Chiedere a Cesàri se conosce il mondo è tempo perso. E' fuori della finestra»


Ma chi è quest’uomo che ama il progresso e la velocità e, allo stesso tempo, resta immobile nel suo isolamento? Che musica nasce da quelle mani geniali, che percorrono rapide quel metro e venti di tastiera per chilometri e chilometri, stando ferme in una stanza?

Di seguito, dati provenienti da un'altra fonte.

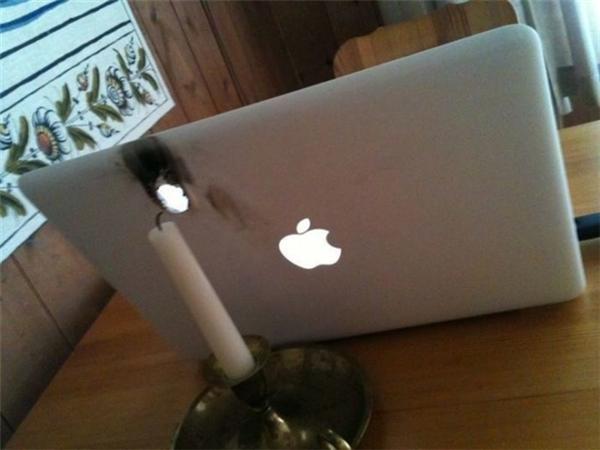 """Đèn cầy và """"táo"""" không thuộc về nhau."""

Nell’incisione con il Trio di Roma, l’ultima traccia di questa selezione, di bassa qualità ma di inaudita novità per l’epoca, è il trattamento che Cesàri riserva al noto tema di Porter che lascia sbalorditi ancora oggi.
Pensate la reazione all’ascolto originale, negli anni ’50. Infatti, quando Arrigo Polillo ascoltò il trio al Cinema Splendore di Roma fu molto colpito da questa versione "originalissima" e "quanto mai progressiva" di Begin The Beguine, al punto da far incidere immediatamente il Trio, inserendolo nella preziosa raccolta di quattro 78 giri, uno dei primi "monumenti" al jazz italiano, uscita per la Parlophone con il nome di Jazz Classics, con copertina di Max Huber, uno dei più talentuosi graphic designer attivo in Italia.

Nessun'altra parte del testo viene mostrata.